You are so welcome Sharpdrop. All you have to do is go to you tube and then type in Loom knitting and look through the different videos or if its one particular item, then type that in and several will come up. I hope that helps also.


----------



## Moon Loomer (Jul 18, 2011)

Sharpdrop said:


> My daughter bought me a Boye Scarf loom and the directions for the flat panel knit are awful! could someone please explain e-wrap cast on and flat panel knitting?


Try this YouTube: 



 t . This is by Isla Philips, and she is a very good presenter and instructor in loom knitting. Her book, "Loom Knitting Premier" is one you will go back to for ever, finding something new and interesting. Another basic book that will carry you far, is by Kathy Norris, "I Can't Belive I'm Loom Knitting". Do the afghan of 12 stitches, it is a skill builder or take a few to all of the "twelve" for a sampler scarf. My best aid to even wrapping tension is "drinking straws". I cut them to half length then find the right "flavor" for the best tension. Insert the yarn in at the end of the straw that you cut. It will allow a smother exit for the yarn. I have used the straws for Payton's Lace through two strands of roving (6 wt) and a lot in between. Welcome to loom knitting. Moon Loomer


----------



## Buttons (Feb 11, 2011)

Moon Loomer said:


> Try this YouTube:
> 
> 
> 
> t . This is by Isla Philips, and she is a very good presenter and instructor in loom knitting. Her book, "Loom Knitting Premier" is one you will go back to for ever, finding something new and interesting. Another basic book that will carry you far, is by Kathy Norris, "I Can't Belive I'm Loom Knitting". Do the afghan of 12 stitches, it is a skill builder or take a few to all of the "twelve" for a sampler scarf. My best aid to even wrapping tension is "drinking straws". I cut them to half length then find the right "flavor" for the best tension. Insert the yarn in at the end of the straw that you cut. It will allow a smother exit for the yarn. I have used the straws for Payton's Lace through two strands of roving (6 wt) and a lot in between. Welcome to loom knitting. Moon Loomer


I do the same thing as you do with the straws. Ever since I learned, I was getting extra straws from the Eagles Club to use. The best ones I found so far were from Subways. I haven't seen the small straws in the stores. They are too big. I do have the book by Kathy Norris. I would like to get the other book as well.


----------



## Moon Loomer (Jul 18, 2011)

buttons said:


> I do the same thing as you do with the straws. Ever since I learned, I was getting extra straws from the Eagles Club to use. The best ones I found so far were from Subways. I haven't seen the small straws in the stores. They are too big. I do have the book by Kathy Norris. I would like to get the other book as well.

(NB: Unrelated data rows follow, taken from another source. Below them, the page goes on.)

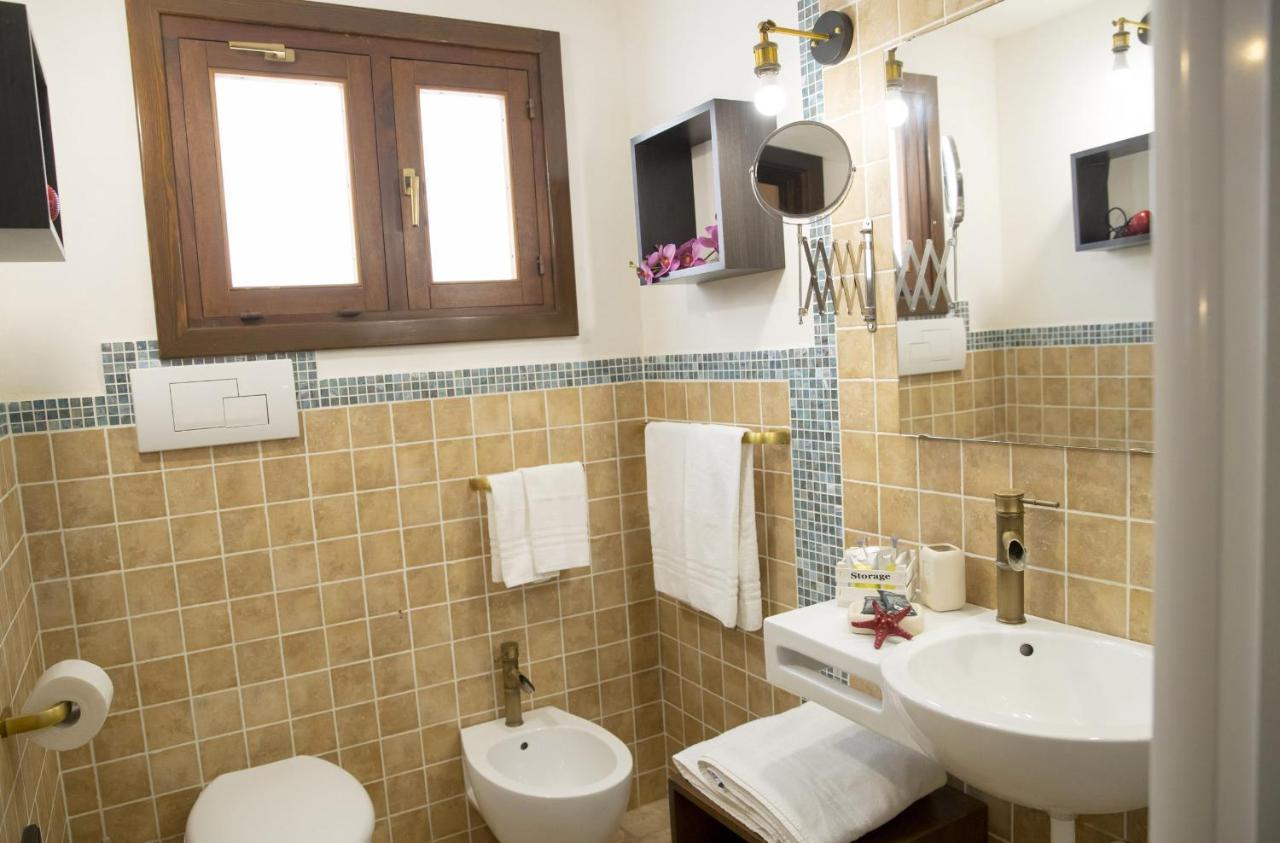 B&B Sabir San Vito Lo Capo Eksteriør bilde
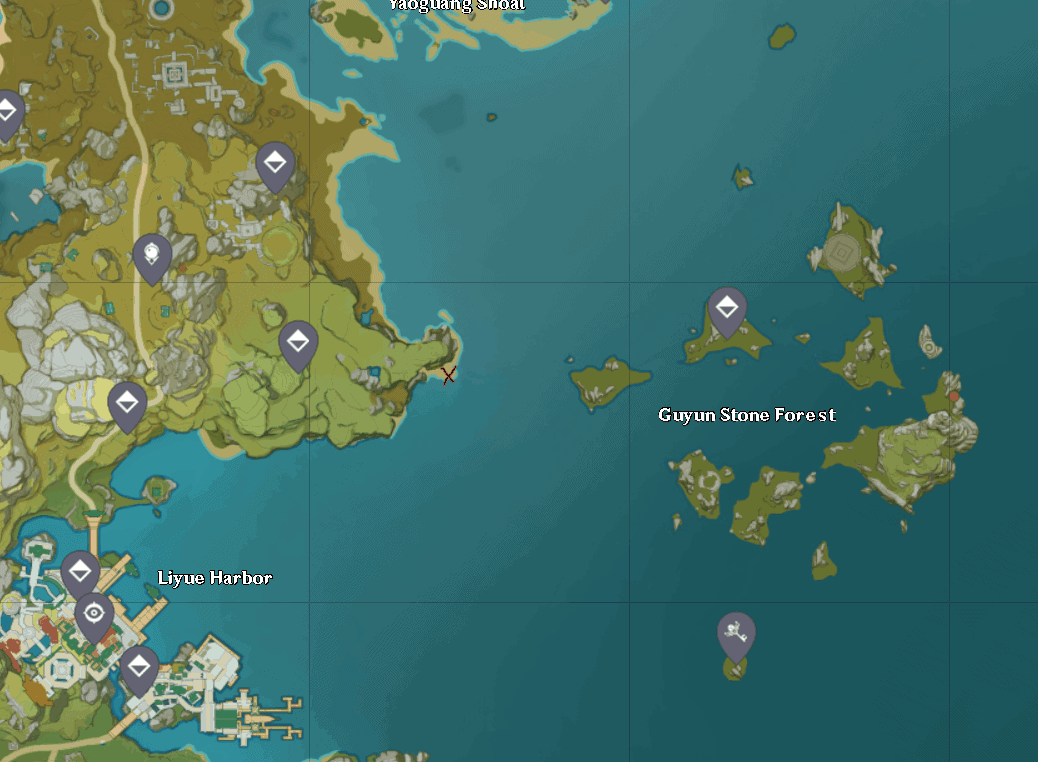 Five Flushes Event In Genshin Impact Guide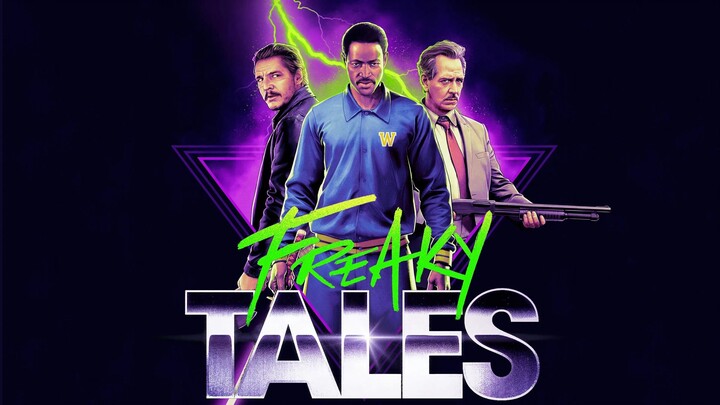 WATCH  Freaky Tales 2025 - Link In The Description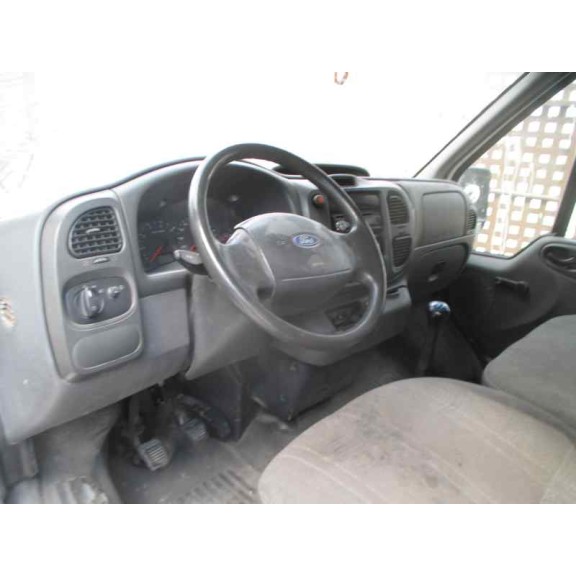 ford transit mod. 2000 combi del año 2006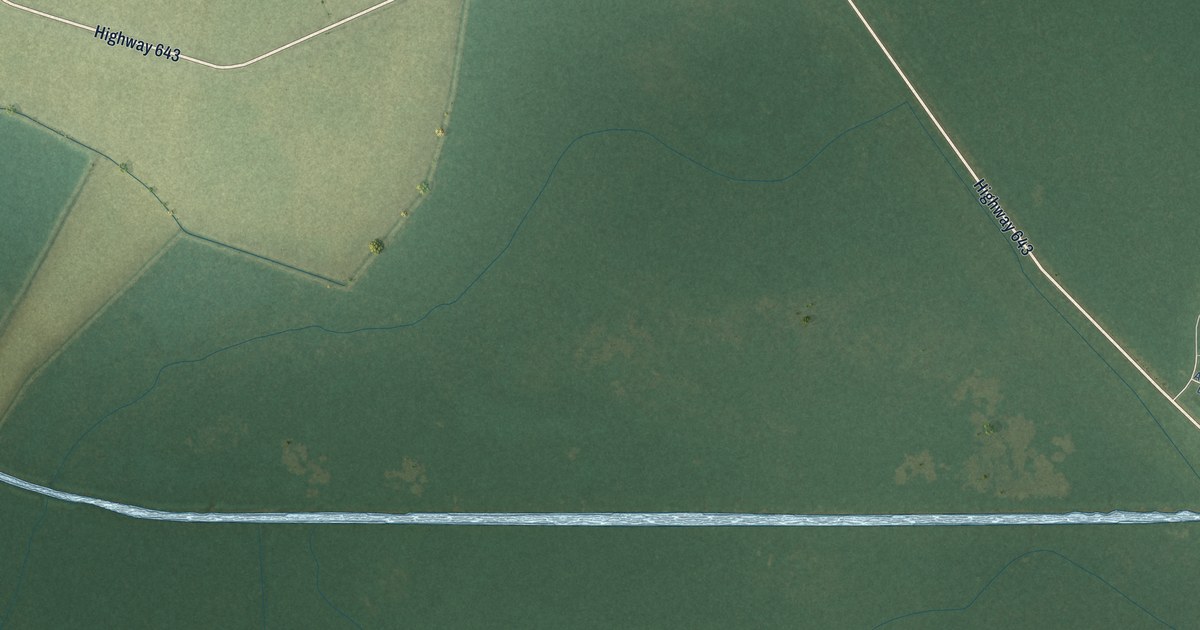 Map of Pleasure Bend, Louisiana in 2026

Loom knitters are drinking straw, snobs or connoisseurs? I go for the latter. Ho ho, Moon Loomer


----------



## Buttons (Feb 11, 2011)

lol


----------



## DickWorrall (May 9, 2011)

You may also find this video interesting.




Dick


----------



## crafterwantabe (Feb 26, 2013)

Thanks Dick. Very helpful.


----------



## MKDesigner (Jan 27, 2014)

Here's another you might enjoy. I just got through watching this video on loom knitting a 2 sided scarf in two different colors. Very interesting. Looks quite simple once you get the hang of it.






Marge


----------